By WEN XINZHENG in Changsha and AN BAIJIE in Beijing | China Daily | Updated: 2013-07-03 02:00

In June last year, the Hunan Provincial Higher People's Court sentenced two of the girl's kidnappers to death. Four others received life sentences and another man was sentenced to 15 years in prison.

The sentences did not satisfy Tang, and she petitioned for harsher punishment. She also accused the police of dereliction of duty in her daughter's case.

On Aug 2, when she was petitioning in front of a local government building in Yongzhou, she was put into a labor camp for "seriously disturbing social order and exerting a negative impact on society".

She was sentenced to 18 months in the laojiao camp, but was released eight days later amid public outcry urging her release. The Yongzhou laojiao committee explained afterward that she was released out of "humane concerns" rather than from a wrong verdict.

In January, she filed a lawsuit against the committee, but her request for an apology and compensation was denied by the court in April.

An obsolete system

The practice of laojiao, the system of re-education through labor, was established in the early 1950s and legalized in 1957 by China’s top legislature.

Under the laojiao system, used to detain people for committing minor crimes, a person can be confined for up to four years without an open trial.

The laojiao system was imposed at a time when the nation attempted to create social order after the establishment of the People’s Republic of China in 1949.

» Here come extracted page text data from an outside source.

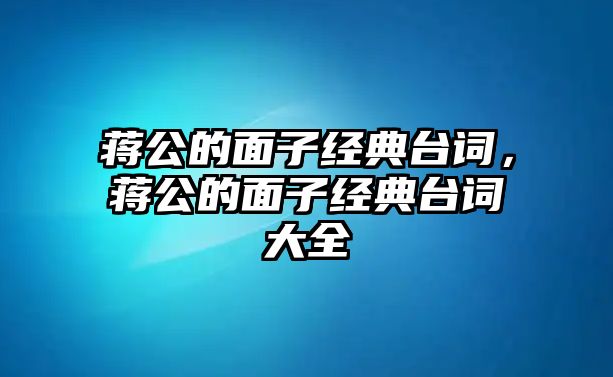 蒋公的面子经典台词，蒋公的面子经典台词大全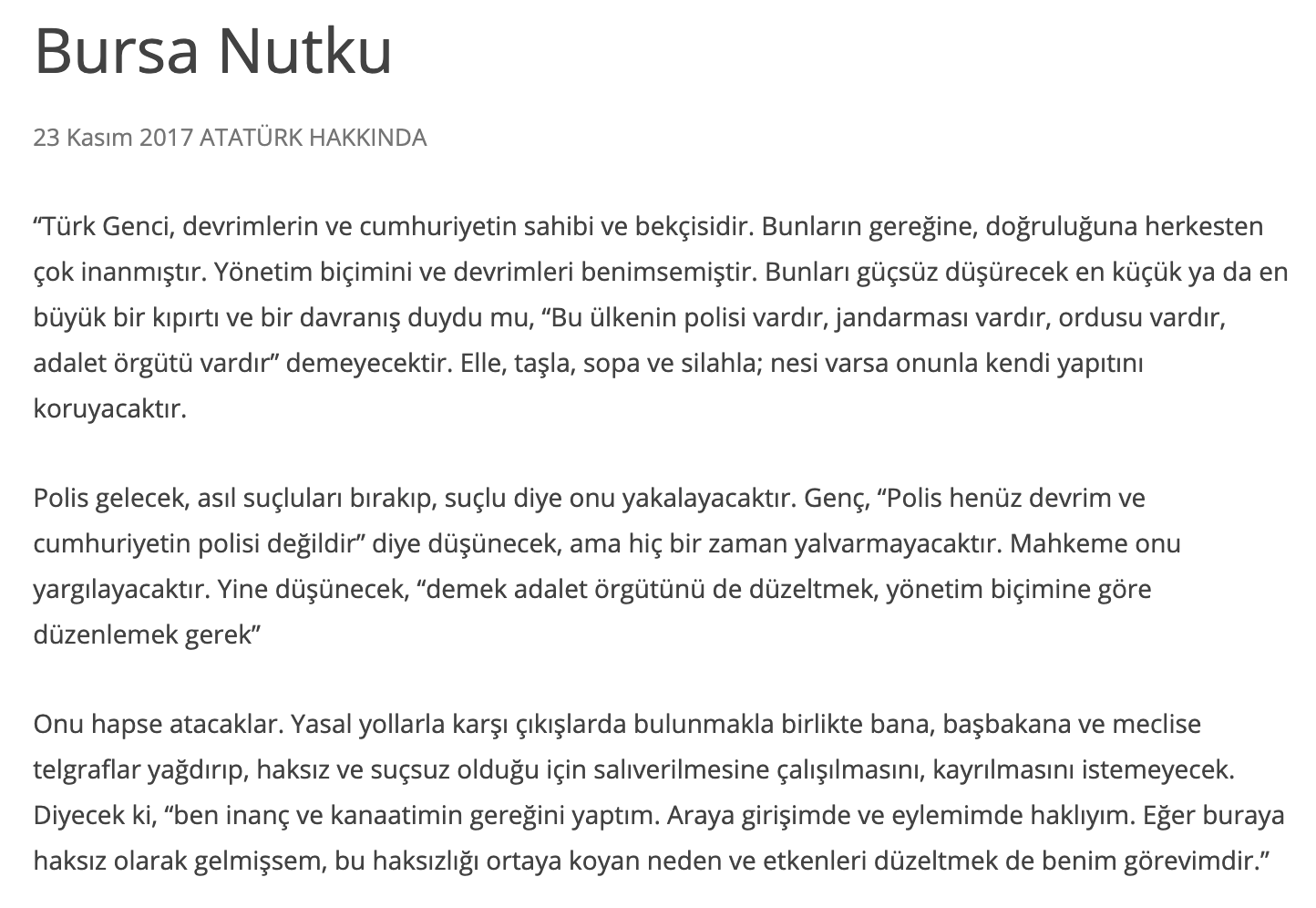 Bursa Nutku

23 Kasım 2017 ATATÜRK HAKKINDA

“Türk Genci, devrimlerin ve cumhuriyetin sahibi ve bekçisidir. Bunların gereğine, doğruluğuna herkesten çok inanmıştır. Yönetim biçimini ve devrimleri benimsemiştir. Bunları güçsüz düşürecek en küçük ya da en büyük bir kıpırtı ve bir davranış duydu mu, “Bu ülkenin polisi vardır, jandarması vardır, ordusu vardır, adalet örgütü vardır” demeyecektir. Elle, taşla, sopa ve silahla; nesi varsa onunla kendi yapıtını koruyacaktır.

Polis gelecek, asıl suçluları bırakıp, suçlu diye onu yakalayacaktır. Genç, “Polis henüz devrim ve cumhuriyetin polisi değildir” diye düşünecek, ama hiç bir zaman yalvarmayacaktır. Mahkeme onu yargılayacaktır. Yine düşünecek, “demek adalet örgütünü de düzeltmek, yönetim biçimine göre düzenlemek gerek”

Onu hapse atacaklar. Yasal yollarla karşı çıkışlarda bulunmakla birlikte bana, başbakana ve meclise telgraflar yağdırıp, haksız ve suçsuz olduğu için salıverilmesine çalışılmasını, kayrılmasını istemeyecek. Diyecek ki, “ben inanç ve kanaatimin gereğini yaptım. Araya girişimde ve eylemimde haklıyım. Eğer buraya haksız olarak gelmişsem, bu haksızlığı ortaya koyan neden ve etkenleri düzeltmek de benim görevimdir.”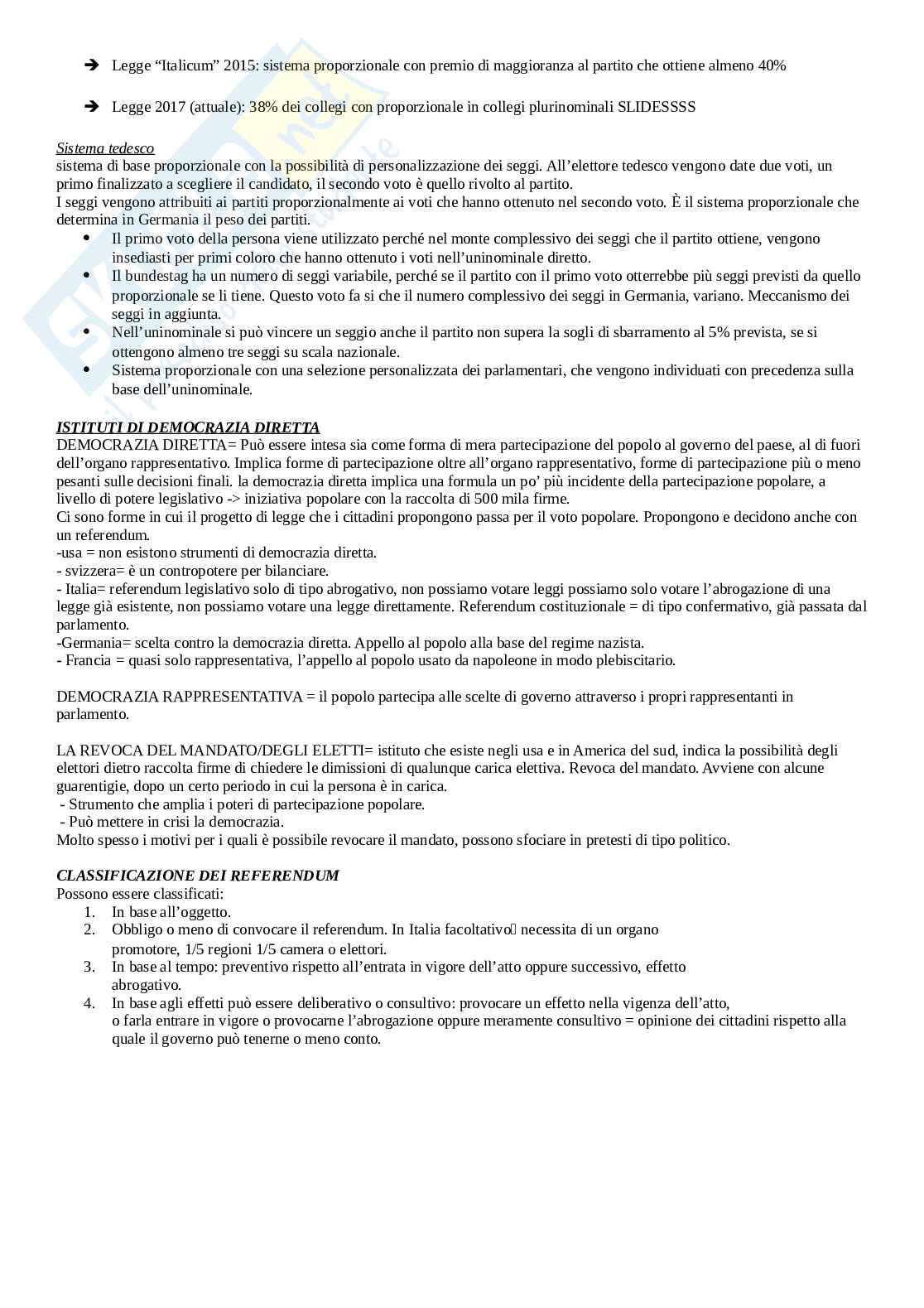 ➔ Legge “Italicum” 2015: sistema proporzionale con premio di maggioranza al partito che ottiene almeno 40%

➔ Legge 2017 (attuale): 38% dei collegi con proporzionale in collegi plurinominali SLIDESSSS

Sistema tedesco
sistema di base proporzionale con la possibilità di personalizzazione dei seggi. All’elettore tedesco vengono date due voti, un primo finalizzato a scegliere il candidato, il secondo voto è quello rivolto al partito.
I seggi vengono attribuiti ai partiti proporzionalmente ai voti che hanno ottenuto nel secondo voto. È il sistema proporzionale che determina in Germania il peso dei partiti.
• Il primo voto della persona viene utilizzato perché nel monte complessivo dei seggi che il partito ottiene, vengono insediasti per primi coloro che hanno ottenuto i voti nell’uninominale diretto.
• Il bundestag ha un numero di seggi variabile, perché se il partito con il primo voto otterrebbe più seggi previsti da quello proporzionale se li tiene. Questo voto fa si che il numero complessivo dei seggi in Germania, variano. Meccanismo dei seggi in aggiunta.
• Nell’uninominale si può vincere un seggio anche il partito non supera la sogli di sbarramento al 5% prevista, se si ottengono almeno tre seggi su scala nazionale.
• Sistema proporzionale con una selezione personalizzata dei parlamentari, che vengono individuati con precedenza sulla base dell’uninominale.

ISTITUTI DI DEMOCRAZIA DIRETTA
DEMOCRAZIA DIRETTA= Può essere intesa sia come forma di mera partecipazione del popolo al governo del paese, al di fuori dell’organo rappresentativo. Implica forme di partecipazione oltre all’organo rappresentativo, forme di partecipazione più o meno pesanti sulle decisioni finali. la democrazia diretta implica una formula un po’ più incidente della partecipazione popolare, a livello di potere legislativo -> iniziativa popolare con la raccolta di 500 mila firme.
Ci sono forme in cui il progetto di legge che i cittadini propongono passa per il voto popolare. Propongono e decidono anche con un referendum.
-usa = non esistono strumenti di democrazia diretta.
- svizzera= è un contropotere per bilanciare.
- Italia= referendum legislativo solo di tipo abrogativo, non possiamo votare leggi possiamo solo votare l’abrogazione di una legge già esistente, non possiamo votare una legge direttamente. Referendum costituzionale = di tipo confermativo, già passata dal parlamento.
-Germania= scelta contro la democrazia diretta. Appello al popolo alla base del regime nazista.
- Francia = quasi solo rappresentativa, l’appello al popolo usato da napoleone in modo plebiscitario.

DEMOCRAZIA RAPPRESENTATIVA = il popolo partecipa alle scelte di governo attraverso i propri rappresentanti in parlamento.

LA REVOCA DEL MANDATO/DEGLI ELETTI= istituto che esiste negli usa e in America del sud, indica la possibilità degli elettori dietro raccolta firme di chiedere le dimissioni di qualunque carica elettiva. Revoca del mandato. Avviene con alcune guarentigie, dopo un certo periodo in cui la persona è in carica.
- Strumento che amplia i poteri di partecipazione popolare.
- Può mettere in crisi la democrazia.
Molto spesso i motivi per i quali è possibile revocare il mandato, possono sfociare in pretesti di tipo politico.

CLASSIFICAZIONE DEI REFERENDUM
Possono essere classificati:
1. In base all’oggetto.
2. Obbligo o meno di convocare il referendum. In Italia facoltativo necessita di un organo promotore, 1/5 regioni 1/5 camera o elettori.
3. In base al tempo: preventivo rispetto all’entrata in vigore dell’atto oppure successivo, effetto abrogativo.
4. In base agli effetti può essere deliberativo o consultivo: provocare un effetto nella vigenza dell’atto, o farla entrare in vigore o provocarne l’abrogazione oppure meramente consultivo = opinione dei cittadini rispetto alla quale il governo può tenerne o meno conto.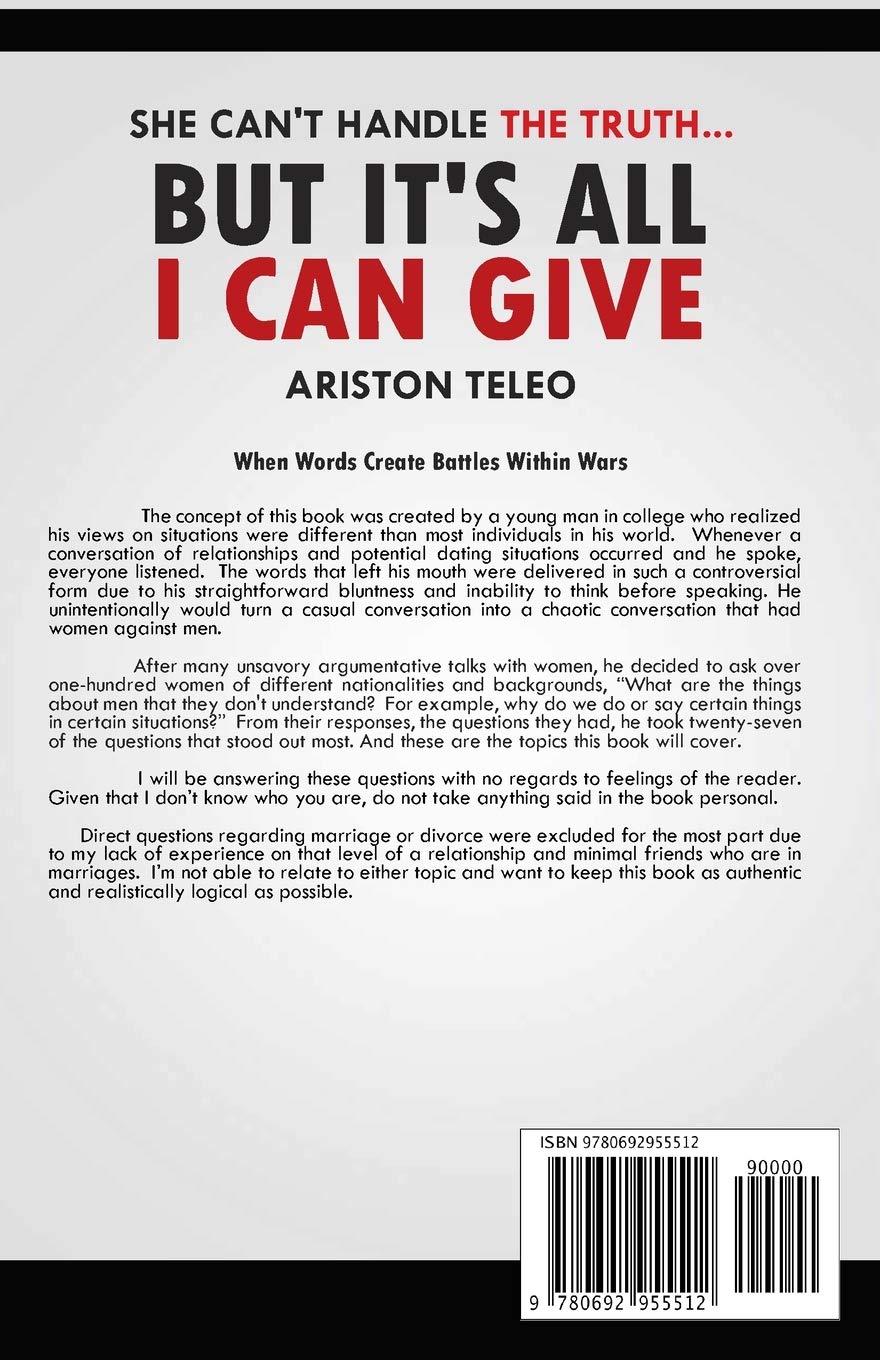 SHE CAN'T HANDLE THE TRUTH...
BUT IT'S ALL I CAN GIVE

ARISTON TELEO

When Words Create Battles Within Wars

The concept of this book was created by a young man in college who realized his views on situations were different than most individuals in his world. Whenever a conversation of relationships and potential dating situations occurred and he spoke, everyone listened. The words that left his mouth were delivered in such a controversial form due to his straightforward bluntness and inability to think before speaking. He unintentionally would turn a casual conversation into a chaotic conversation that had women against men.

After many unsavory argumentative talks with women, he decided to ask over one-hundred women of different nationalities and backgrounds, "What are the things about men that they don't understand? For example, why do we do or say certain things in certain situations?" From their responses, the questions they had, he took twenty-seven of the questions that stood out most. And these are the topics this book will cover.

I will be answering these questions with no regards to feelings of the reader. Given that I don't know who you are, do not take anything said in the book personal.

Direct questions regarding marriage or divorce were excluded for the most part due to my lack of experience on that level of a relationship and minimal friends who are in marriages. I'm not able to relate to either topic and want to keep this book as authentic and realistically logical as possible.

ISBN 9780692955512

90000

9 780692 955512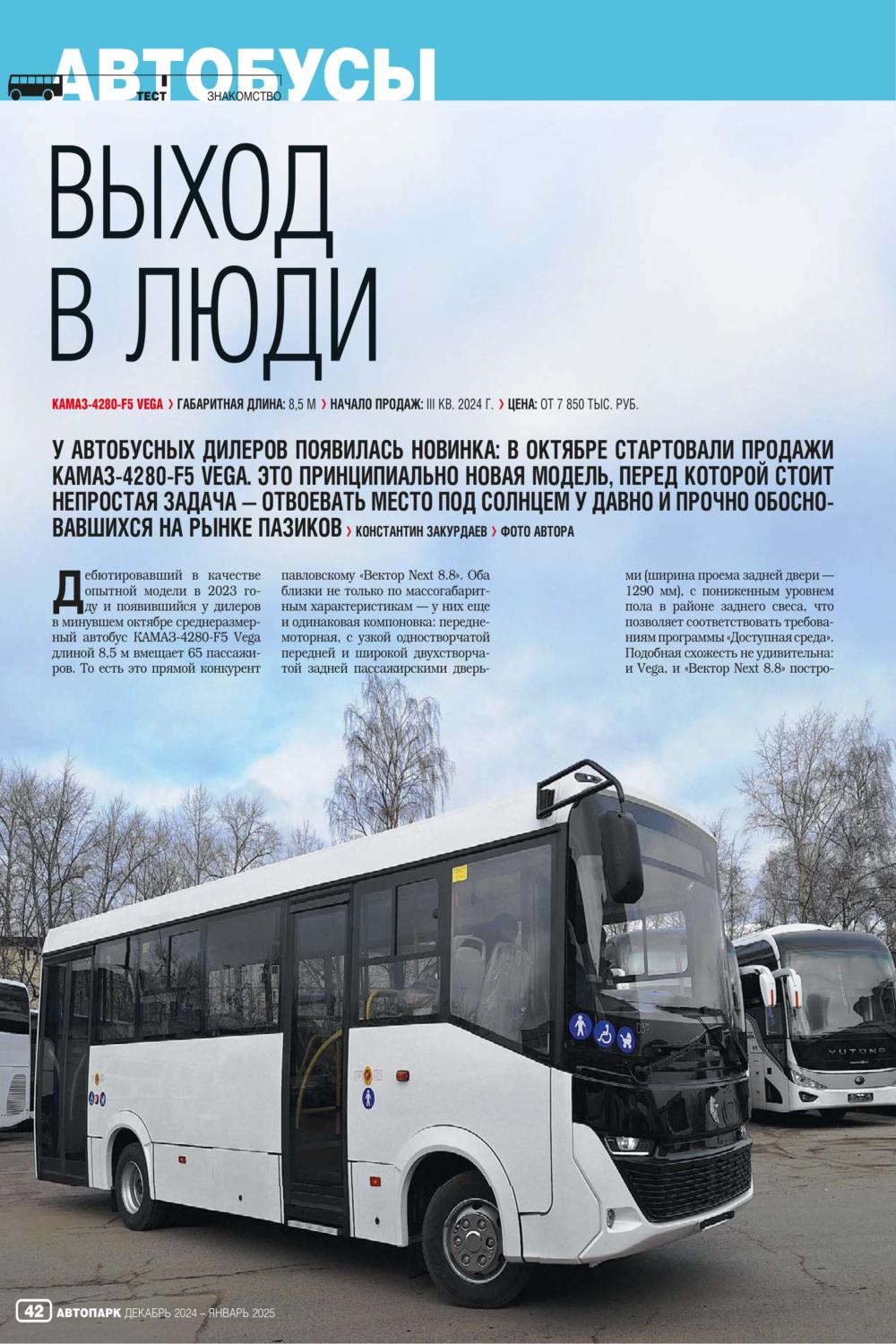 АВТОБУСЫ
ТЕСТ ЗНАКОМСТВО

ВЫХОД В ЛЮДИ

КАМАЗ-4280-F5 VEGA › ГАБАРИТНАЯ ДЛИНА: 8,5 М › НАЧАЛО ПРОДАЖ: III КВ. 2024 Г. › ЦЕНА: ОТ 7 850 ТЫС. РУБ.

У АВТОБУСНЫХ ДИЛЕРОВ ПОЯВИЛАСЬ НОВИНКА: В ОКТЯБРЕ СТАРТОВАЛИ ПРОДАЖИ КАМАЗ-4280-F5 VEGA. ЭТО ПРИНЦИПИАЛЬНО НОВАЯ МОДЕЛЬ, ПЕРЕД КОТОРОЙ СТОИТ НЕПРОСТАЯ ЗАДАЧА — ОТВОЕВАТЬ МЕСТО ПОД СОЛНЦЕМ У ДАВНО И ПРОЧНО ОБОСНОВАВШИХСЯ НА РЫНКЕ ПАЗИКОВ › КОНСТАНТИН ЗАКУРДАЕВ › ФОТО АВТОРА

Дебютировавший в качестве опытной модели в 2023 году и появившийся у дилеров в минувшем октябре среднеразмерный автобус КАМАЗ-4280-F5 Vega длиной 8,5 м вмещает 65 пассажиров. То есть это прямой конкурент павловскому «Вектор Next 8.8». Оба близки не только по массогабаритным характеристикам — у них еще и одинаковая компоновка: переднемоторная, с узкой одностворчатой передней и широкой двухстворчатой задней пассажирскими дверьми (ширина проема задней двери — 1290 мм), с пониженным уровнем пола в районе заднего свеса, что позволяет соответствовать требованиям программы «Доступная среда». Подобная схожесть не удивительна: и Vega, и «Вектор Next 8.8» постро-

YUTONG

42 АВТОПАРК ДЕКАБРЬ 2024 – ЯНВАРЬ 2025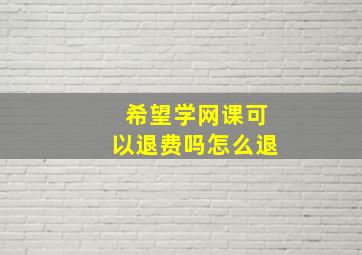 希望学网课可以退费吗怎么退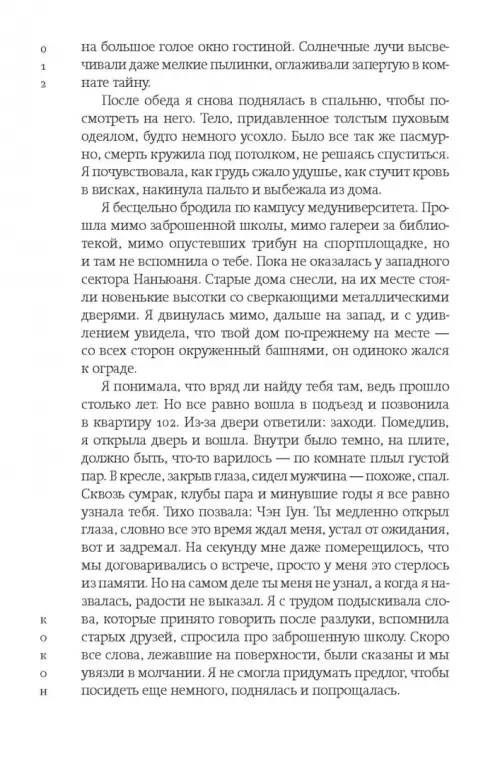 0
1
2

на большое голое окно гостиной. Солнечные лучи высвечивали даже мелкие пылинки, оглаживали запертую в комнате тайну.

После обеда я снова поднялась в спальню, чтобы посмотреть на него. Тело, придавленное толстым пуховым одеялом, будто немного усохло. Было все так же пасмурно, смерть кружила под потолком, не решаясь спуститься. Я почувствовала, как грудь сжало удушье, как стучит кровь в висках, накинула пальто и выбежала из дома.

Я бесцельно бродила по кампусу медуниверситета. Прошла мимо заброшенной школы, мимо галереи за библиотекой, мимо опустевших трибун на спортплощадке, но и там не вспомнила о тебе. Пока не оказалась у западного сектора Наньюаня. Старые дома снесли, на их месте стояли новенькие высотки со сверкающими металлическими дверями. Я двинулась мимо, дальше на запад, и с удивлением увидела, что твой дом по-прежнему на месте — со всех сторон окруженный башнями, он одиноко жался к ограде.

Я понимала, что вряд ли найду тебя там, ведь прошло столько лет. Но все равно вошла в подъезд и позвонила в квартиру 102. Из-за двери ответили: заходи. Помедлив, я открыла дверь и вошла. Внутри было темно, на плите, должно быть, что-то варилось — по комнате плыл густой пар. В кресле, закрыв глаза, сидел мужчина — похоже, спал. Сквозь сумрак, клубы пара и минувшие годы я все равно узнала тебя. Тихо позвала: Чэн Гун. Ты медленно открыл глаза, словно все это время ждал меня, устал от ожидания, вот и задремал. На секунду мне даже померещилось, что мы договаривались о встрече, просто у меня это стерлось из памяти. Но на самом деле ты меня не узнал, а когда я назвалась, радости не выказал. Я с трудом подыскивала слова, которые принято говорить после разлуки, вспомнила старых друзей, спросила про заброшенную школу. Скоро все слова, лежавшие на поверхности, были сказаны и мы увязли в молчании. Я не смогла придумать предлог, чтобы посидеть еще немного, поднялась и попрощалась.

к
о
к
о
н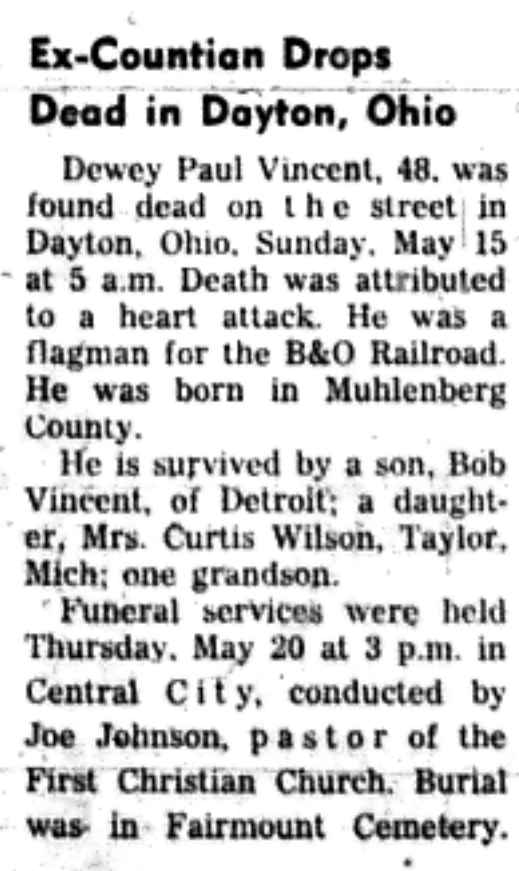 Ex-Countian Drops Dead in Dayton, Ohio

Dewey Paul Vincent, 48, was found dead on the street in Dayton, Ohio, Sunday, May 15 at 5 a.m. Death was attributed to a heart attack. He was a flagman for the B&O Railroad. He was born in Muhlenberg County.

He is survived by a son, Bob Vincent, of Detroit; a daughter, Mrs. Curtis Wilson, Taylor, Mich; one grandson.

Funeral services were held Thursday, May 20 at 3 p.m. in Central City, conducted by Joe Johnson, pastor of the First Christian Church. Burial was in Fairmount Cemetery.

In recent years, however, the public has been strongly opposed to the practice, particularly among legal professionals.

Many argue China has already established legal procedures and facilities for prosecuting and punishing petty criminals, rendering laojiao obsolete.

In early February, Meng Sutie, secretary of the Yunnan provincial Party’s commission of politics and law, announced that people suspected of jeopardizing State security, repeatedly petitioning or defaming the image of Party leaders will no longer be punished through laojiao.

At a news conference in March, Premier Li Keqiang said that the laojiao system might be reformed this year.

The top legislature is working to draft a new law on legal procedures for prosecuting illegal acts that is more lenient and protective of the rights of minor offenders. The law is widely believed to put an end to laojiao.